Meaning that the personnel who didn’t play well enough last time around with John Tortorella behind the bench is pretty much going to be the same personnel Vigneault directs in 2013-14.

Richards yesterday respectfully declined the opportunity to respond to management’s decision to provide him the opportunity for an encore. Earlier in the week, as he awaited the decision, he told The Post in an email, “Things will be better next year wherever I am.”

There is no doubt that Richards, a creature of habit, suffered because the uncertainty of the lockout compromised, if not destroyed, his preseason preparation. His game disintegrated and so did the center’s relationship with Tortorella.
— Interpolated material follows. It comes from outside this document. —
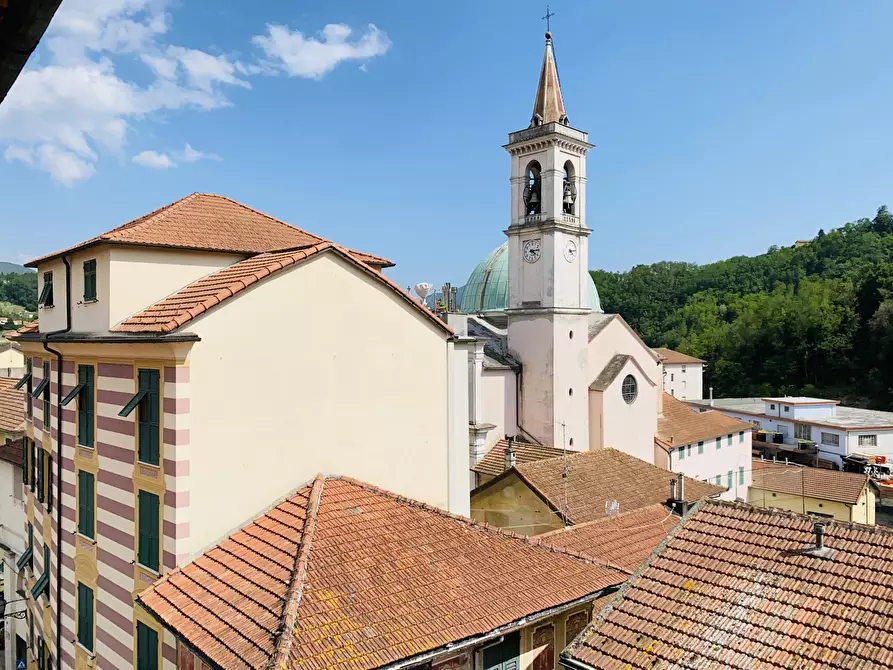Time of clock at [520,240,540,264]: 4:14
“I didn’t feel normal all season,” he said on breakup day. “There are a thousand things it could have been, but I’m not going to dwell on that now.”

A buyout seemed etched in stone that day. But Tortorella’s firing opened the door for the Rangers to revisit the matter, and Vigneault’s hiring created a clean slate for everybody.

Including Richards, who needs to be what the Rangers envisioned when he signed in the first place two years ago.

* The Blueshirts appear to have approximately $2 million of wiggle room under the cap, assuming the signings of Ryan McDonagh, Derek Stepan, Carl Hagelin and Mats Zuccarello. In other words, say goodbye to pending unrestricted free agent Ryane Clowe.